Ich verschränkte die Arme vor der Brust. „Hier reinzukommen ist jetzt wirklich nicht so schwer. Man muss ja nur das Rätsel draußen lösen. Und davon auszugehen, dass nur Ravenclaws dazu in der Lage sind, ist ziemlich hochmütig. Warum also jemanden von uns beschuldigen?“ Flitwick runzelte nachdenklich die Stirn. „Versuchen Sie uns etwas mitzuteilen, Miss Harriot?“ JA! Ich war es nicht gewesen. Es waren Fred und George. Aber ich sprach die Worte nicht aus, die durch meinen Kopf purzelten. Freunde verriet man nicht. Auch wenn es den beiden Gryffindors sicher mal nicht geschadet hätte. „Nein, Professor“, erwiderte ich also. „Ich versuche nur, klarzumachen, dass es jeder gewesen sein könnte und Anschuldigungen auch nicht dafür sorgen, dass der Gestank verschwindet.“
Edith schnaubte.
Ich verdrehte die Augen.
Cho sah zwischen uns hin und her.
Flitwick ließ seinen Blick an uns vorbeigleiten und nickte.
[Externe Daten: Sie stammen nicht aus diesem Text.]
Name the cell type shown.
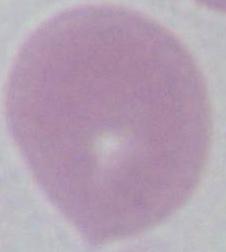

An erythrocyte.

Summary:
  - Modality: photomicrograph
  - Magnification: 1000x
Identify the cell.
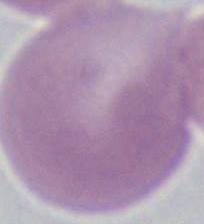

This is an erythrocyte.

1000x magnification. Photomicrograph.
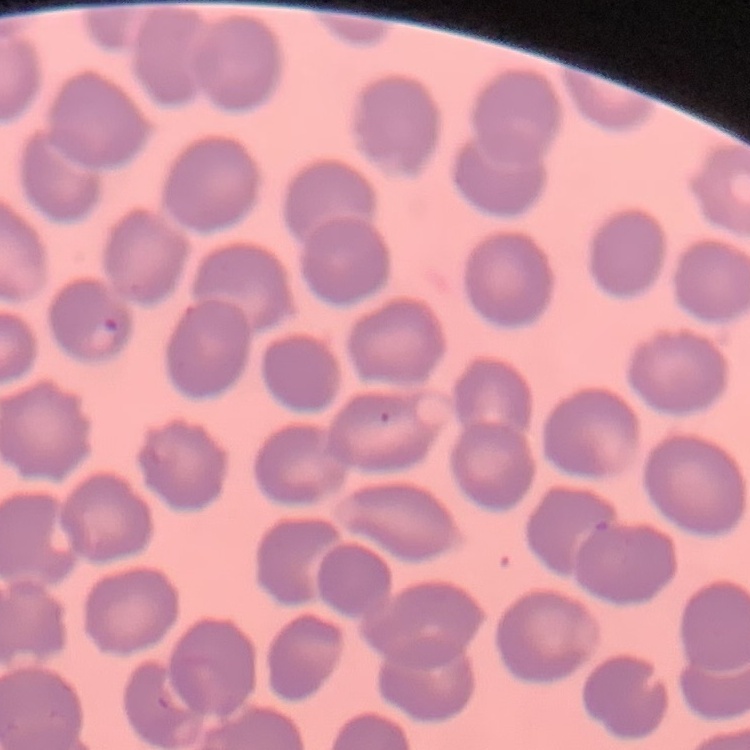
erythrocyte morphology = no rouleaux formation
stain = Field's or Giemsa
preparation = thin peripheral smear
image type = one tile cut from a larger photomicrograph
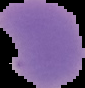

image type = segmented cell region on a black background
image size = 85×88 pixels
preparation = thin blood film
malaria status = parasitized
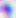
modality = photomicrograph
identification = Toxoplasma gondii
magnification = 400x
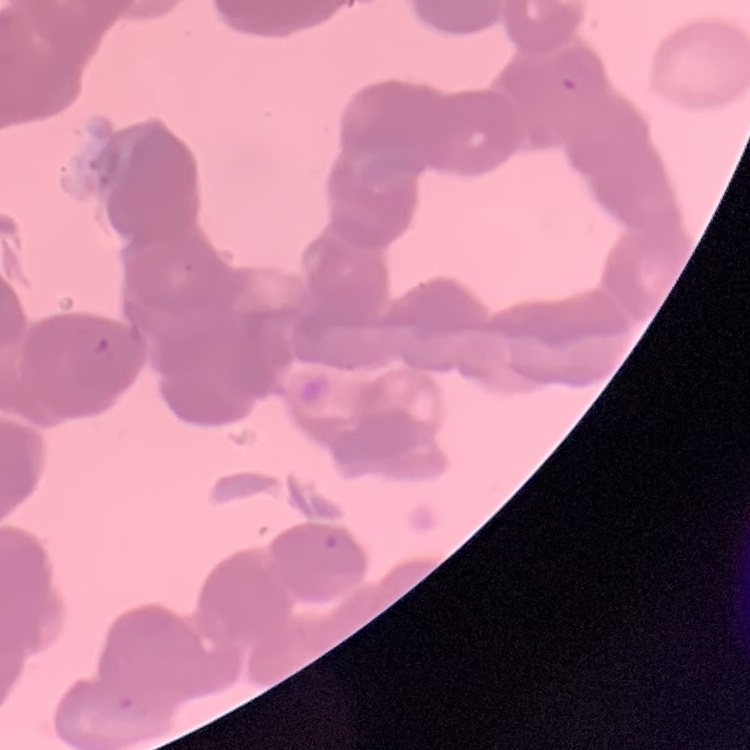

Summary:
  - Erythrocyte morphology: rouleaux formation
  - Image type: one tile cut from a larger photomicrograph
  - Preparation: thin peripheral smear
  - Stain: Field's or Giemsa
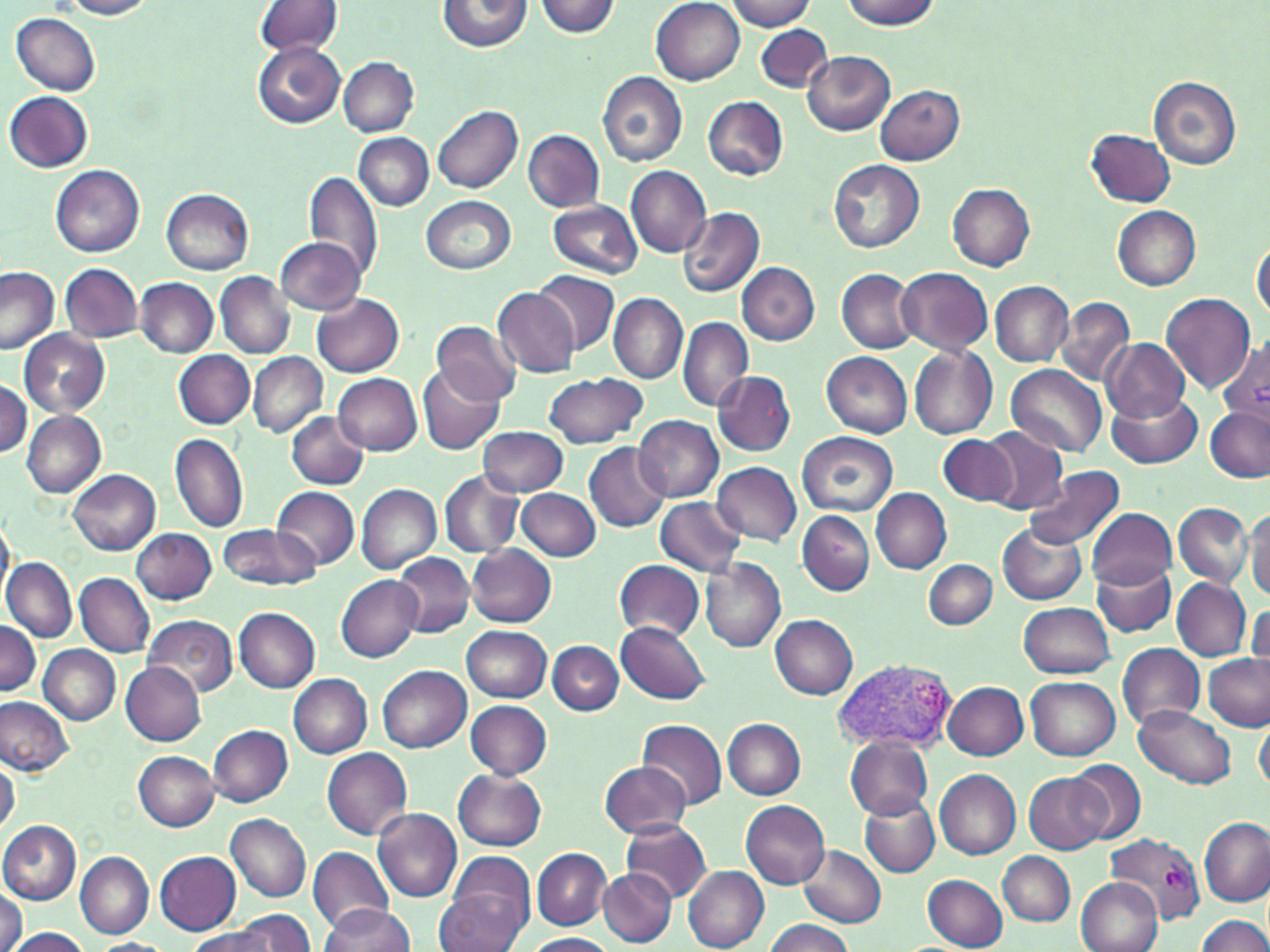

Approximate bounding boxes as (x1, y1, x2, y2) in pixels. Uninfected red blood cell locations: (56, 0, 158, 20), (724, 0, 817, 32), (253, 1, 342, 59), (436, 1, 531, 53), (534, 1, 622, 37), (651, 1, 745, 85), (839, 1, 942, 29), (11, 12, 101, 95), (756, 26, 832, 92), (251, 39, 345, 129), (803, 52, 895, 136), (339, 58, 420, 136), (598, 71, 688, 167), (1149, 76, 1243, 169), (874, 85, 964, 165), (4, 91, 92, 172), (702, 96, 789, 180), (433, 105, 524, 194), (1086, 128, 1175, 208), (523, 130, 603, 211), (353, 133, 433, 210), (828, 160, 924, 253), (51, 165, 145, 258), (626, 166, 711, 258), (306, 172, 384, 284), (948, 184, 1035, 271), (162, 188, 255, 276), (421, 194, 517, 274), (548, 200, 642, 277), (677, 206, 765, 297), (1111, 206, 1201, 290), (276, 237, 366, 315), (1252, 238, 1269, 320), (43, 262, 134, 408), (737, 263, 819, 345), (60, 264, 143, 340), (0, 266, 58, 355), (895, 267, 993, 356), (533, 269, 621, 355), (837, 270, 919, 353), (216, 272, 294, 357), (136, 278, 217, 357), (989, 281, 1073, 366), (493, 289, 578, 377), (608, 293, 688, 383), (1159, 293, 1256, 394), (313, 294, 404, 377), (1055, 297, 1134, 386), (679, 317, 753, 412), (431, 321, 522, 406), (19, 329, 111, 417), (1101, 338, 1190, 421), (1221, 340, 1269, 426), (909, 346, 998, 439), (174, 350, 255, 428), (821, 351, 911, 437), (247, 352, 327, 438), (1006, 363, 1107, 457), (418, 366, 504, 455), (712, 372, 796, 456), (332, 373, 421, 453), (542, 373, 647, 449), (0, 381, 30, 457), (1105, 387, 1201, 469), (1205, 406, 1269, 483), (22, 410, 106, 498), (287, 411, 369, 489), (633, 415, 722, 501), (477, 426, 568, 497), (979, 426, 1069, 515), (796, 431, 898, 518), (171, 432, 248, 534), (939, 434, 1019, 508), (583, 442, 669, 531), (713, 462, 801, 544), (1022, 466, 1124, 551), (69, 470, 160, 556), (438, 471, 524, 558), (356, 484, 442, 574), (271, 486, 358, 570), (871, 487, 952, 573), (517, 488, 600, 562), (654, 497, 747, 576), (1173, 503, 1253, 587), (1244, 504, 1270, 599), (1088, 508, 1178, 588), (1, 510, 14, 604), (796, 511, 873, 595), (996, 523, 1087, 605), (218, 524, 317, 592), (131, 528, 216, 603), (467, 543, 557, 627), (392, 552, 474, 637), (3, 557, 75, 642), (700, 557, 786, 654), (923, 559, 997, 630), (614, 560, 705, 640), (1091, 562, 1177, 637), (75, 573, 155, 656), (337, 575, 421, 662), (1171, 578, 1251, 660), (1248, 599, 1270, 675), (1020, 601, 1116, 678), (233, 606, 319, 692), (769, 614, 859, 700), (140, 615, 237, 699), (0, 622, 41, 695), (616, 622, 711, 703), (462, 625, 552, 702), (547, 641, 623, 715), (1117, 642, 1204, 731), (40, 645, 119, 724), (1202, 653, 1268, 731), (122, 663, 206, 744), (377, 664, 470, 752), (288, 674, 372, 757), (1026, 676, 1120, 760), (943, 681, 1029, 761), (0, 696, 74, 775), (465, 700, 552, 778), (1132, 705, 1237, 790), (1255, 711, 1270, 794), (724, 718, 807, 799), (637, 719, 728, 810), (208, 725, 293, 807), (846, 736, 934, 819), (136, 738, 293, 819), (322, 748, 413, 839), (133, 751, 219, 830), (1, 757, 20, 833), (599, 760, 692, 839), (1067, 760, 1145, 844), (453, 769, 547, 850), (934, 770, 1021, 859), (1026, 773, 1112, 852), (858, 796, 941, 879), (741, 801, 829, 889), (373, 807, 462, 901), (225, 814, 311, 902), (1199, 817, 1268, 906), (0, 820, 81, 905), (620, 820, 712, 902), (309, 845, 392, 931), (797, 845, 887, 929), (532, 848, 611, 930), (154, 851, 242, 935), (998, 851, 1074, 927), (76, 852, 153, 938), (683, 867, 769, 951), (600, 869, 677, 947), (437, 871, 532, 952), (922, 874, 1008, 951), (1074, 877, 1160, 952), (0, 886, 23, 952), (318, 903, 413, 951), (232, 909, 317, 951), (1196, 915, 1270, 952), (763, 919, 854, 952), (6, 927, 93, 951), (185, 927, 277, 952), (521, 933, 616, 951), (88, 939, 174, 952). Plasmodium vivax-infected red blood cell locations: (830, 658, 959, 754), (1105, 832, 1203, 930). Slide-level diagnosis: Plasmodium vivax. Captured at 1000x magnification. Single field of view. Thin blood film. May-Grünwald-Giemsa stain. Image is 1270×952 pixels. Optical microscopy.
„Da haben Sie recht“, sagte er schließlich. „Ich werde mich darum kümmern, den Schuldigen zu finden. Und währenddessen...“, er deutete auf die ekelerregenden grünlichen Duftschaden, die immer noch den mittlerweile geleerten Gemeinschaftsraum zierten, „werden Sie und Miss Mao dafür sorgen, dass wir hier wieder atmen können, verstanden?“ Ich biss die Zähne zusammen. Danke, Fred. Danke, George. Aber dennoch: ich nickte brav. Edith brauchte deutlich länger. Ich sah ihr an, dass ihre Bereitschaft, Zeit mit mir, der abscheulichsten Ravenclaw aller Zeiten zu verbringen, gleich null war. Wären wir nicht von dem Werk einer Stinkbombe umgeben, hätte ich ihren Ärger vermutlich sogar riechen können. „Verstanden“, presste sie schließlich hervor. Unser Hauslehrer lächelte zufrieden. „Gut. Lüften Sie einmal ordentlich durch und sorgen Sie dafür, dass, wenn sich der Geruch an den Möbeln festgesetzt hat, er dennoch verschwindet.“ Ich unterdrückte ein Seufzen. Klang ganz so, als würde mein restlicher Abend wirklich spaßig werden. Vor allem, da das hier wirklich der perfekte Grund für Edith war, mich zu hassen. Aber dennoch: Fred und George waren wirklich Genies. In den Ravenclawgemeinschaftsraum schleichen, eine Stinkbombe platzieren und damit höchstwahrscheinlich noch ungestraft davon zukommen. Meinen Respekt hatten die Beiden. Aber sagen würde ich ihnen das nicht. Ganz sicher nicht. Obwohl, vielleicht schon. Doch dann nicht mit diesen Worten.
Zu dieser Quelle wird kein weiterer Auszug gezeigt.